Le ministère des Finances du Japon a clairement indiqué : il ne considère pas de racheter les obligations du gouvernement japonais. Cette déclaration établit une ligne nette entre les responsabilités budgétaires du MOF et l'arsenal de politiques monétaires de la Banque du Japon, au moment où la BOJ réajuste activement son vaste programme d'achat d'obligations.
Deux institutions, deux stratégies très différentes
Le MOF gère l'émission et la gestion de la dette publique, décidant essentiellement de quel montant emprunter et sous quelle forme. La BOJ, quant à elle, a passé des années à acheter d'énormes quantités de ces mêmes obligations dans le cadre de son programme d'assouplissement quantitatif, absorbant ainsi une part significative des JGBs en circulation.
La Banque du Japon achète des obligations pour injecter de la liquidité et maintenir les taux d'intérêt bas. Le ministère des Finances gère les obligations afin de financer les opérations gouvernementales de manière efficace.

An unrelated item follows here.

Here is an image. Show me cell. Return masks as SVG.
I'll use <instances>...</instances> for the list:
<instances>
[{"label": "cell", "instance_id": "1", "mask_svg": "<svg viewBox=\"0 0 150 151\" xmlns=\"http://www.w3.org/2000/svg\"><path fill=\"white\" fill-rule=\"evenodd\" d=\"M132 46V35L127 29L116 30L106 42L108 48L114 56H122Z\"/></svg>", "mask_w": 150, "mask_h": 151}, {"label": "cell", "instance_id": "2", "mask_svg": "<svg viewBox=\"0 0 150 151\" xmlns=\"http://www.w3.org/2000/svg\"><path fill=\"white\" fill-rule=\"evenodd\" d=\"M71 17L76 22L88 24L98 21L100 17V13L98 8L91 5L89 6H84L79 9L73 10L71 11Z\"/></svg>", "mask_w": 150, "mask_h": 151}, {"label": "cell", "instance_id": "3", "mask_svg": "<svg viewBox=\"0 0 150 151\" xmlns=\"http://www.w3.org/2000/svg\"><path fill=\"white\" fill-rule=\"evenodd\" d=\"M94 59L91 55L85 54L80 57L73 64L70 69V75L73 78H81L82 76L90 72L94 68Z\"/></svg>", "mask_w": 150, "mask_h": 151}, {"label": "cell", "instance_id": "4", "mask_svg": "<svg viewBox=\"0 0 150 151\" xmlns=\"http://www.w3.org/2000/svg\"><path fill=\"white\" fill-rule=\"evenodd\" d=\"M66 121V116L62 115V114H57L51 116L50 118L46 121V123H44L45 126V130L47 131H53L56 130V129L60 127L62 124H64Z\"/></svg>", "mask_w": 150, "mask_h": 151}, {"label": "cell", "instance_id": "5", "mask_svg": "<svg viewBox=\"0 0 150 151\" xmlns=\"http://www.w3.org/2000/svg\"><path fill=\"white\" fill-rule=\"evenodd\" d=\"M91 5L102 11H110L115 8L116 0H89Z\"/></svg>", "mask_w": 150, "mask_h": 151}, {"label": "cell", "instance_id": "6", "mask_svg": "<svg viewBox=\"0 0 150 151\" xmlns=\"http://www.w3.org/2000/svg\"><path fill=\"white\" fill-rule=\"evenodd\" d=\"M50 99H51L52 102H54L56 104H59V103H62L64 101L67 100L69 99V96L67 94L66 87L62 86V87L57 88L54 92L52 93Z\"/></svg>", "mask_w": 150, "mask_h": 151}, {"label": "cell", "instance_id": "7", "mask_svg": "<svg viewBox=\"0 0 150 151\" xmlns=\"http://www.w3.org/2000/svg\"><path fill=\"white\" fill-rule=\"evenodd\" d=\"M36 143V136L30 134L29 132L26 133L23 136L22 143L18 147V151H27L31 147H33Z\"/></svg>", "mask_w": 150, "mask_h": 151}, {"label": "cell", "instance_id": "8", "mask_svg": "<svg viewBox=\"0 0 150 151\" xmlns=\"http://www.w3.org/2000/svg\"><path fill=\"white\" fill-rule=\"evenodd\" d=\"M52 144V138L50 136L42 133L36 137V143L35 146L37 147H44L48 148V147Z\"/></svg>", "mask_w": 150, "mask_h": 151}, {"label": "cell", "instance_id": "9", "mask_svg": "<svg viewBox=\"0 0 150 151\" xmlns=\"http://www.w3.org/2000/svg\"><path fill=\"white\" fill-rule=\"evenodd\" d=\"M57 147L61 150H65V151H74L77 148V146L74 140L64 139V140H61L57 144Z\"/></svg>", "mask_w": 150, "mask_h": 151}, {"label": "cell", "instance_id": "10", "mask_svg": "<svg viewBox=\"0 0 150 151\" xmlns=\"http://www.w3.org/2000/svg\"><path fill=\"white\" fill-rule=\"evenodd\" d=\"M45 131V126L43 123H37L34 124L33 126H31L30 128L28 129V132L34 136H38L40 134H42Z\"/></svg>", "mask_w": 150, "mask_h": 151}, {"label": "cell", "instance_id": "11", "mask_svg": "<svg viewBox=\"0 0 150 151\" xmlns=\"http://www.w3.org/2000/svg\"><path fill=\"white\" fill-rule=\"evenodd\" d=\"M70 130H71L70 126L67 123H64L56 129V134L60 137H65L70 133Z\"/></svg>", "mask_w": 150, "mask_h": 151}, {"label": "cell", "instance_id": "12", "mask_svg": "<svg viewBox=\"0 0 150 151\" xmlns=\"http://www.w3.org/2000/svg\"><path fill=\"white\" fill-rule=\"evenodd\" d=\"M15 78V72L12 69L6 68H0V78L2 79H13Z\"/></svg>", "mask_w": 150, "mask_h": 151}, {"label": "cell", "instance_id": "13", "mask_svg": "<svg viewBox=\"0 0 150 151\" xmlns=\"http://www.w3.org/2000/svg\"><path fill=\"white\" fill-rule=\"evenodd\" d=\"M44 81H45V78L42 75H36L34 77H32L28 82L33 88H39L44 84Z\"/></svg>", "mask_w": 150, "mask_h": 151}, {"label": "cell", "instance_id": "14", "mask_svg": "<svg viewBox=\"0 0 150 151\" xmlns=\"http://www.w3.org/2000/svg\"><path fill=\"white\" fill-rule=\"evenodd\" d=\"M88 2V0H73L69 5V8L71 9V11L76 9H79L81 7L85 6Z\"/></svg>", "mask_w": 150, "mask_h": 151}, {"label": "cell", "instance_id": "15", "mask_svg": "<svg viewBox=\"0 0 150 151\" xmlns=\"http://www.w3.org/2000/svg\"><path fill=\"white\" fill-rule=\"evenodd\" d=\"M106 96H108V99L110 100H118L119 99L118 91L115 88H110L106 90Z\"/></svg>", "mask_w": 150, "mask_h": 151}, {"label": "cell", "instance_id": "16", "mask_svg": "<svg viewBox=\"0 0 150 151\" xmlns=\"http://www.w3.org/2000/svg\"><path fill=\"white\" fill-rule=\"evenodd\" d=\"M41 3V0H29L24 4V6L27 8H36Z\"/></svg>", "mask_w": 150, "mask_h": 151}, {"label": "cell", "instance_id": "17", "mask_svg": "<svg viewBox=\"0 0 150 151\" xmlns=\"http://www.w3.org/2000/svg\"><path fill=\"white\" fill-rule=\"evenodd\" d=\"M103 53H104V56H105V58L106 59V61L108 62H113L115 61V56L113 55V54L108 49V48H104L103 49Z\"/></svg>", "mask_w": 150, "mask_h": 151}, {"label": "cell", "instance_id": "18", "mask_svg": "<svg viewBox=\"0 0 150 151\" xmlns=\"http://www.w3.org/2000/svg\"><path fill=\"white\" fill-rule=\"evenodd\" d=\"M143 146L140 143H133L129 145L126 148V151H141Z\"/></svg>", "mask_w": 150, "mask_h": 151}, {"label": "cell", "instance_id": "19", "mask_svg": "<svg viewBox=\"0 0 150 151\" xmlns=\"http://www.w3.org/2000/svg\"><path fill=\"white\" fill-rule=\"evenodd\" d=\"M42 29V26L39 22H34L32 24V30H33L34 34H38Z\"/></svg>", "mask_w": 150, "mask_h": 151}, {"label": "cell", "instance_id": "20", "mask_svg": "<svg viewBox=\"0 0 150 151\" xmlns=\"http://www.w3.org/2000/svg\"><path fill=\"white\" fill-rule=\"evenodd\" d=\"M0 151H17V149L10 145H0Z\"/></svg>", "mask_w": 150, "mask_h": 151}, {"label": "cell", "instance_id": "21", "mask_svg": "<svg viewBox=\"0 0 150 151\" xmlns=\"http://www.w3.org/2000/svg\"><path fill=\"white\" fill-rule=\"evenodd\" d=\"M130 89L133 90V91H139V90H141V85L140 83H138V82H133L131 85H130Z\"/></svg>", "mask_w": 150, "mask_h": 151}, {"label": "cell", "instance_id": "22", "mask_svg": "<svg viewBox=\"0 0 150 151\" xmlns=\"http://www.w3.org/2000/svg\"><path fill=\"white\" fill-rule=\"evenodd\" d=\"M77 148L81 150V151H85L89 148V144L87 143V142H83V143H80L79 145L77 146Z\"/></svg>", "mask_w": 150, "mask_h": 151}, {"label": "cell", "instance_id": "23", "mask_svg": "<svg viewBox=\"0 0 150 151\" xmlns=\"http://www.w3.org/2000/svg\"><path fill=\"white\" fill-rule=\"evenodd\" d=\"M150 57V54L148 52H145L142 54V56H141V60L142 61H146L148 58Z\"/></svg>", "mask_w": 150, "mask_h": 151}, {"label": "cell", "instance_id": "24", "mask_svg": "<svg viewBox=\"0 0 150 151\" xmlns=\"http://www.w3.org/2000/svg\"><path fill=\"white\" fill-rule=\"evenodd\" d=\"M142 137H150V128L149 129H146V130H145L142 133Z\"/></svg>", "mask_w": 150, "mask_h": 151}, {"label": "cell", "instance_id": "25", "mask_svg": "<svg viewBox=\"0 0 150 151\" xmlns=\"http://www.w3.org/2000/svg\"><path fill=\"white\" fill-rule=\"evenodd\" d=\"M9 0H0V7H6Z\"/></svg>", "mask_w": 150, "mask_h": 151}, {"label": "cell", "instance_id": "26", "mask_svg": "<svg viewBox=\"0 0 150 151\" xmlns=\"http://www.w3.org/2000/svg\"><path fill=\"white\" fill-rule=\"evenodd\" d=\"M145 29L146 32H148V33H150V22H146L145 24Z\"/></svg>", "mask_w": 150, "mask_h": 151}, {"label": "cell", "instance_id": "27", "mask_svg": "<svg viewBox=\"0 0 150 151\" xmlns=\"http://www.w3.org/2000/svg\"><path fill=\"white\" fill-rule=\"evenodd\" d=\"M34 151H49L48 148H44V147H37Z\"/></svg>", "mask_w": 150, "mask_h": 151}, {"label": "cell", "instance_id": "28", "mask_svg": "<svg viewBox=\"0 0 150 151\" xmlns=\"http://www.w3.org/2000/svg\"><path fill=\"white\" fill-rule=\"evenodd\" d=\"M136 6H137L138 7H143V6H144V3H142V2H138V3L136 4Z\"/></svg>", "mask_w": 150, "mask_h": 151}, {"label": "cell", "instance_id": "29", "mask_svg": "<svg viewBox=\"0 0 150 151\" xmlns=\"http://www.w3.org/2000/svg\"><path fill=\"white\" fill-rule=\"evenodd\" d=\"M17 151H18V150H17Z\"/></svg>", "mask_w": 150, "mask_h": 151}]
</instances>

Le MOF effectue effectivement certaines opérations limitées de rachat, mais celles-ci ont été de portée restreinte, axées principalement sur les JGB indexés sur l'inflation. Les volumes aux enchères pour ces rachats ont été modestes, autour de 20 milliards de yens lors des opérations récentes. Cela représente une erreur d'arrondi par rapport aux achats mensuels de la BOJ, qui s'élèvent à environ 4,1 billions de yens.
D'ici mi-2025, les responsables du MOF auraient envisagé la possibilité de rachats de JGB à très long terme, mais ont souligné la prudence, en citant des préoccupations concernant l'instabilité du marché. La dernière déclaration semble fermer plus fermement cette porte.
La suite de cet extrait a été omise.